Task to carry out: In the data below, one line contains "Dinosaur Appliqué T-shirt" and a later one contains "Thanksgiving-Fall-Pumpkin Inspired Diaper". Print both, with every line between them, exactly and alone.

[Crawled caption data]
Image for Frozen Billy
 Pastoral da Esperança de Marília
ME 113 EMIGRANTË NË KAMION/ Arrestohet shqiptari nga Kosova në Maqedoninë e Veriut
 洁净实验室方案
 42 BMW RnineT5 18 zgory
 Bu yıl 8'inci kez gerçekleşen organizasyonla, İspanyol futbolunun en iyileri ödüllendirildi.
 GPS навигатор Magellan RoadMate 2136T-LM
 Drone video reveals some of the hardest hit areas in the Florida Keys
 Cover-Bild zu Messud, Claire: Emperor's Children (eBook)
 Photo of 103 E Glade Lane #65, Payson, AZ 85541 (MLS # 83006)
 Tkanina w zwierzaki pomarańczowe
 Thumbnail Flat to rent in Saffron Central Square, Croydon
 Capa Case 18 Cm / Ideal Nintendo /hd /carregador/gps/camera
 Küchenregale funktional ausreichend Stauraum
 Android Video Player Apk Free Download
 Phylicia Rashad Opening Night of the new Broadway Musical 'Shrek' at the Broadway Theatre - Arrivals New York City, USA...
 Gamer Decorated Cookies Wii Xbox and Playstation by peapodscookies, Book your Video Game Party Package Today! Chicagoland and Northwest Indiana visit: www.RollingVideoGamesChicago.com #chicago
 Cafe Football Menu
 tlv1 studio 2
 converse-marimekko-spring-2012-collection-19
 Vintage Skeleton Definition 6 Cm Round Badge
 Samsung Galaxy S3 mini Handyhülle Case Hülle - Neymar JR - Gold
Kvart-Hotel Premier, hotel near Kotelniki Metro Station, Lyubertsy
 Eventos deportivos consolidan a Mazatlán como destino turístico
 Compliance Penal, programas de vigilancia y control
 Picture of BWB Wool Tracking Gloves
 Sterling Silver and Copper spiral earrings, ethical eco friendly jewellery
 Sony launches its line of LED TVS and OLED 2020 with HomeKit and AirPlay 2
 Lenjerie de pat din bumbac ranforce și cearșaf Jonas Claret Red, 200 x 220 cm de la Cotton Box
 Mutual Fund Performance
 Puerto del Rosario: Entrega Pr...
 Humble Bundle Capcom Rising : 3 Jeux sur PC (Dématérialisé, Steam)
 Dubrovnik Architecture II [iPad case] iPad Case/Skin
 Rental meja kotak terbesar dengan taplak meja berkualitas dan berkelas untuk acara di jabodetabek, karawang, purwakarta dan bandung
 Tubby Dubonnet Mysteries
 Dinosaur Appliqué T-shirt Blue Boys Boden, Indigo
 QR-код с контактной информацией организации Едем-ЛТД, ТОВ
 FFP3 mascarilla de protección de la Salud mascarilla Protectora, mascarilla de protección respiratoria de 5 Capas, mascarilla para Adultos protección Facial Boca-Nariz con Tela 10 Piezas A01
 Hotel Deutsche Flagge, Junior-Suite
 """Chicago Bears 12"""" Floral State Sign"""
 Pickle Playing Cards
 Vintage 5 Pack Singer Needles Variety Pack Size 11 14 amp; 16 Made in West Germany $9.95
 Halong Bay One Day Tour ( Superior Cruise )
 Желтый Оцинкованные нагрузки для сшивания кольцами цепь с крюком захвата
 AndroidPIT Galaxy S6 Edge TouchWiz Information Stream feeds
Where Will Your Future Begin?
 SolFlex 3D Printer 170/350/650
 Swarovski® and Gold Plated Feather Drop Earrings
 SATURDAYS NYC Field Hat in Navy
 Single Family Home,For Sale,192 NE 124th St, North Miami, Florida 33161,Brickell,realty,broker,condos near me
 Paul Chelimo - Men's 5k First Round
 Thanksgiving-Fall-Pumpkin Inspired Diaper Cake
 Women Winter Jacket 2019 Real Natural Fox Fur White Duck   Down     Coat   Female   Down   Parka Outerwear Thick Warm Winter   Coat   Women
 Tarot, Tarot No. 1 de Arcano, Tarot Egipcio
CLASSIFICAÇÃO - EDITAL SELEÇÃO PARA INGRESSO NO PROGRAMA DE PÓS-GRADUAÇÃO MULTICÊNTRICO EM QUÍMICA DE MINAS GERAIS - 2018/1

Task output:
 Dinosaur Appliqué T-shirt Blue Boys Boden, Indigo
 QR-код с контактной информацией организации Едем-ЛТД, ТОВ
 FFP3 mascarilla de protección de la Salud mascarilla Protectora, mascarilla de protección respiratoria de 5 Capas, mascarilla para Adultos protección Facial Boca-Nariz con Tela 10 Piezas A01
 Hotel Deutsche Flagge, Junior-Suite
 """Chicago Bears 12"""" Floral State Sign"""
 Pickle Playing Cards
 Vintage 5 Pack Singer Needles Variety Pack Size 11 14 amp; 16 Made in West Germany $9.95
 Halong Bay One Day Tour ( Superior Cruise )
 Желтый Оцинкованные нагрузки для сшивания кольцами цепь с крюком захвата
 AndroidPIT Galaxy S6 Edge TouchWiz Information Stream feeds
Where Will Your Future Begin?
 SolFlex 3D Printer 170/350/650
 Swarovski® and Gold Plated Feather Drop Earrings
 SATURDAYS NYC Field Hat in Navy
 Single Family Home,For Sale,192 NE 124th St, North Miami, Florida 33161,Brickell,realty,broker,condos near me
 Paul Chelimo - Men's 5k First Round
 Thanksgiving-Fall-Pumpkin Inspired Diaper Cake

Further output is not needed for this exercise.